* Records supplied *
***

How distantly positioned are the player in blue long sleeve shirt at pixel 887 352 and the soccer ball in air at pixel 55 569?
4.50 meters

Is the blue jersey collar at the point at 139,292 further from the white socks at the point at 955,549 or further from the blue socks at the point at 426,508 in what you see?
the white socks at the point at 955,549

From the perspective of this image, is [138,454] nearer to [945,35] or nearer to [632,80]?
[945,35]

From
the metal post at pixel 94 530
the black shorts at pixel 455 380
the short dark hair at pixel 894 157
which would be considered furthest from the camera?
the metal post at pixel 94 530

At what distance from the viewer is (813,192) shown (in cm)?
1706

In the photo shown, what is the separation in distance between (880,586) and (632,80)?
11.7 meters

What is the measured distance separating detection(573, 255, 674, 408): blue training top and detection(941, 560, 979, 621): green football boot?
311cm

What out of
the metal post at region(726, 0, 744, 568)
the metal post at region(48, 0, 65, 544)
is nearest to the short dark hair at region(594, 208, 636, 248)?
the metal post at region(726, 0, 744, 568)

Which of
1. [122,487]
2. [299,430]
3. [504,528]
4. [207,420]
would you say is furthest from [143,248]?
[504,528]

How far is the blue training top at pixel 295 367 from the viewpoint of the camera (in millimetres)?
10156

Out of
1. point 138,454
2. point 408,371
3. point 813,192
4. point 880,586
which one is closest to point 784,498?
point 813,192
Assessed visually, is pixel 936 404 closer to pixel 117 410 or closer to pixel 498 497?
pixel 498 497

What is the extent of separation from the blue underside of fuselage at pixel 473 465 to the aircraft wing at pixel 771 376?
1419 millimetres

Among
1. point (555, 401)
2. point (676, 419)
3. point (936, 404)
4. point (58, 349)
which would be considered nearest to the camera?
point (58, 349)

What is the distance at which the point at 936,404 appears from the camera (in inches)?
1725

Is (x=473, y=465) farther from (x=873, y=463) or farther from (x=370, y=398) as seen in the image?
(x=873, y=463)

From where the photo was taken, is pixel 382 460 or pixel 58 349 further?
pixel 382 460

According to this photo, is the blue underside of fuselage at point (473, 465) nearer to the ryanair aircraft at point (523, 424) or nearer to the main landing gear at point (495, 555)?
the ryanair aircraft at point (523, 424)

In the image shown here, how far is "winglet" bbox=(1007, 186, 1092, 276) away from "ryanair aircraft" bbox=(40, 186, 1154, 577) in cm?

***

* Problem to solve *
Copy out every one of the entries above word for word, keeping each line as it appears.

* Written solution *
How distantly positioned are the player in blue long sleeve shirt at pixel 887 352 and the soccer ball in air at pixel 55 569?
4.50 meters

Is the blue jersey collar at the point at 139,292 further from the white socks at the point at 955,549 or further from the blue socks at the point at 426,508 in what you see?
the white socks at the point at 955,549

From the perspective of this image, is [138,454] nearer to [945,35] or nearer to [632,80]?
[945,35]

From
the metal post at pixel 94 530
the black shorts at pixel 455 380
the short dark hair at pixel 894 157
which would be considered furthest from the camera?
the metal post at pixel 94 530

At what distance from the viewer is (813,192) shown (in cm)?
1706

In the photo shown, what is the separation in distance between (880,586) and (632,80)?
11.7 meters

What is the measured distance separating detection(573, 255, 674, 408): blue training top and detection(941, 560, 979, 621): green football boot?
311cm

What out of
the metal post at region(726, 0, 744, 568)
the metal post at region(48, 0, 65, 544)
is nearest to the short dark hair at region(594, 208, 636, 248)?
the metal post at region(726, 0, 744, 568)

Which of
1. [122,487]
2. [299,430]
3. [504,528]
4. [207,420]
would you say is furthest from [143,248]?
[504,528]

How far is the blue training top at pixel 295 367 from the viewpoint of the camera (in millimetres)?
10156

Out of
1. point 138,454
2. point 408,371
3. point 813,192
4. point 880,586
which one is closest to point 784,498?
point 813,192
Assessed visually, is pixel 936 404 closer to pixel 117 410 or closer to pixel 498 497?
pixel 498 497

What is the extent of separation from the blue underside of fuselage at pixel 473 465 to the aircraft wing at pixel 771 376?
1419 millimetres

Among
1. point (555, 401)
2. point (676, 419)
3. point (936, 404)
4. point (58, 349)
which would be considered nearest to the camera?
point (58, 349)

What is the distance at which the point at 936,404 appears from the camera (in inches)?
1725

Is (x=473, y=465) farther from (x=873, y=463) or farther from (x=370, y=398) as seen in the image?
(x=873, y=463)

From where the photo was taken, is pixel 382 460 or pixel 58 349 further?
pixel 382 460

According to this photo, is the blue underside of fuselage at point (473, 465) nearer to the ryanair aircraft at point (523, 424) or nearer to the main landing gear at point (495, 555)?
the ryanair aircraft at point (523, 424)

In the image shown here, how far is "winglet" bbox=(1007, 186, 1092, 276) away from "ryanair aircraft" bbox=(40, 186, 1154, 577) in cm?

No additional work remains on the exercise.